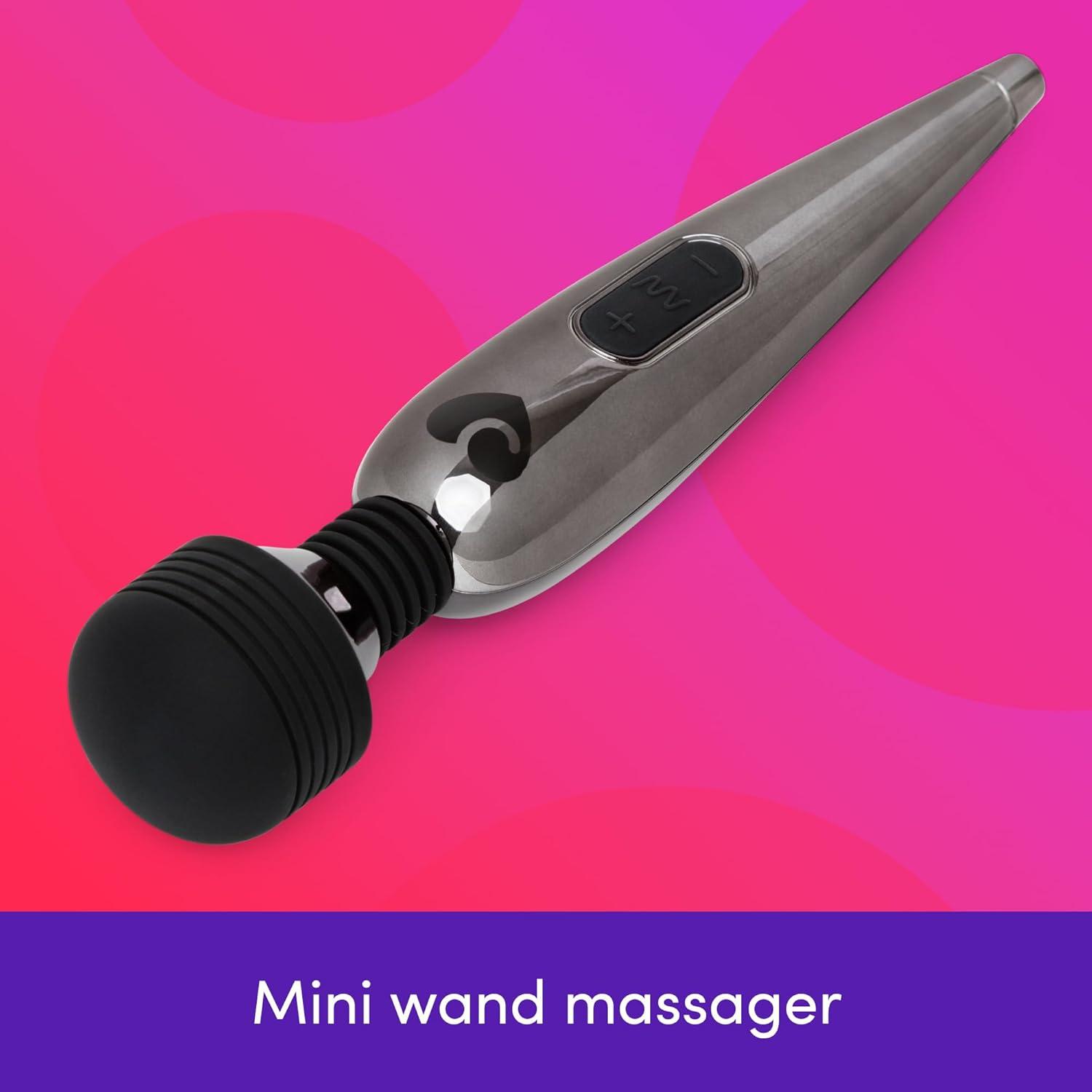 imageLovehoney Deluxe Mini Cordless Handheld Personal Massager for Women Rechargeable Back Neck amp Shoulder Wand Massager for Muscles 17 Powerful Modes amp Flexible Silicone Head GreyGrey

==

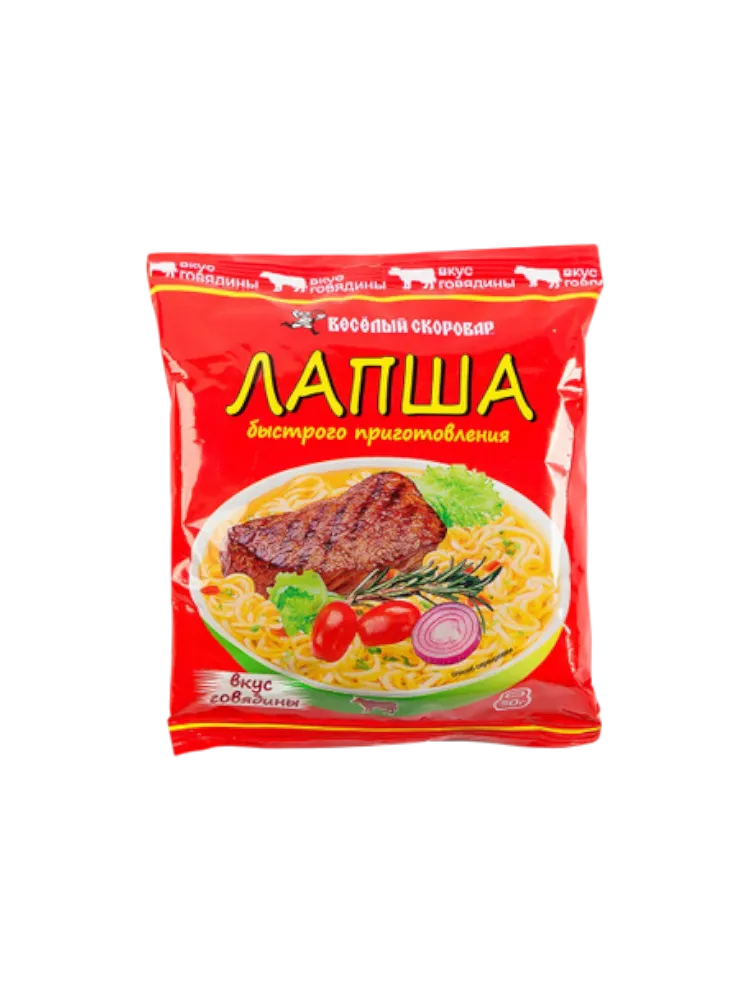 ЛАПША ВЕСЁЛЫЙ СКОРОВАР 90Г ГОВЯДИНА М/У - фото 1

==

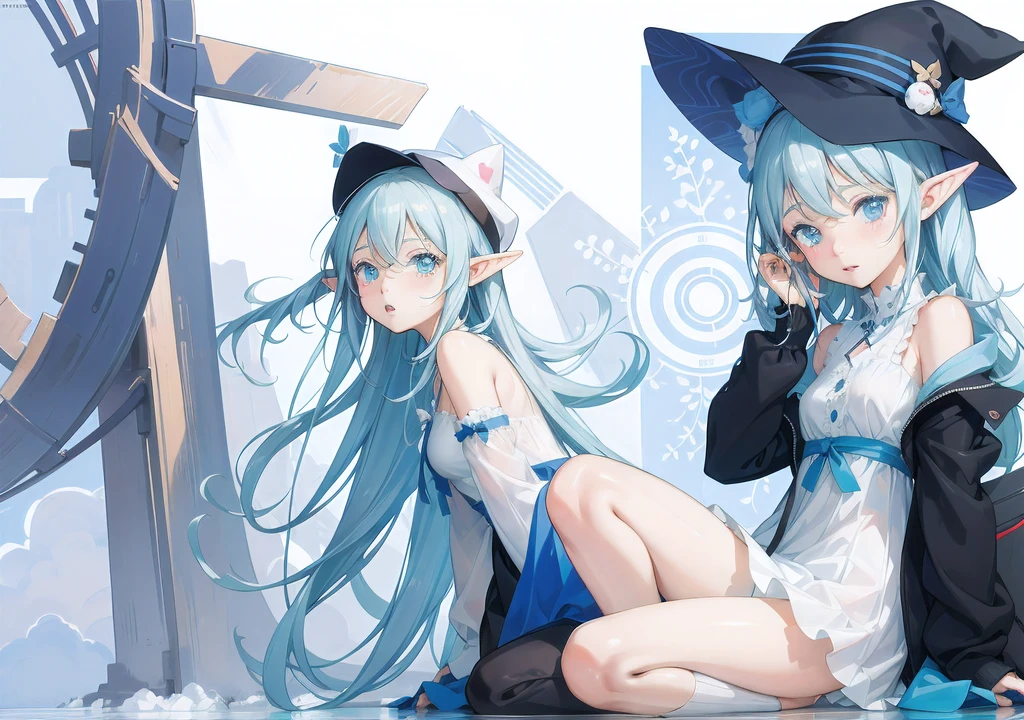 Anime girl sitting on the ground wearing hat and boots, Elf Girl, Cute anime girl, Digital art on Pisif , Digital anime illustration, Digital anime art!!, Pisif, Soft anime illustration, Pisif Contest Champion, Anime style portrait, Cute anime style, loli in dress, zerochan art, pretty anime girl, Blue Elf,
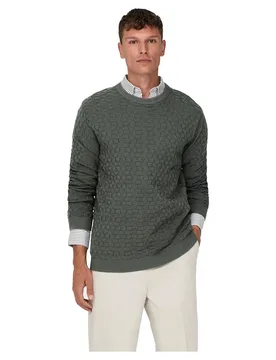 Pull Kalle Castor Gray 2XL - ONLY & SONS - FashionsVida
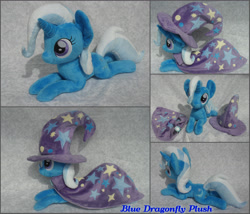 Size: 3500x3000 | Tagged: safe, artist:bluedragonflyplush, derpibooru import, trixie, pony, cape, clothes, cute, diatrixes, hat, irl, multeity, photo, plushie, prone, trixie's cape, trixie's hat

Exercise brief: Starting at the line above that contains "Anime girl sitting", transcribe every line exactly through the line that contains "Size: 3500x3000 |", including that last one, and skip the pictures.

Output for this exercise:
 Anime girl sitting on the ground wearing hat and boots, Elf Girl, Cute anime girl, Digital art on Pisif , Digital anime illustration, Digital anime art!!, Pisif, Soft anime illustration, Pisif Contest Champion, Anime style portrait, Cute anime style, loli in dress, zerochan art, pretty anime girl, Blue Elf,
 Pull Kalle Castor Gray 2XL - ONLY & SONS - FashionsVida
 Size: 3500x3000 | Tagged: safe, artist:bluedragonflyplush, derpibooru import, trixie, pony, cape, clothes, cute, diatrixes, hat, irl, multeity, photo, plushie, prone, trixie's cape, trixie's hat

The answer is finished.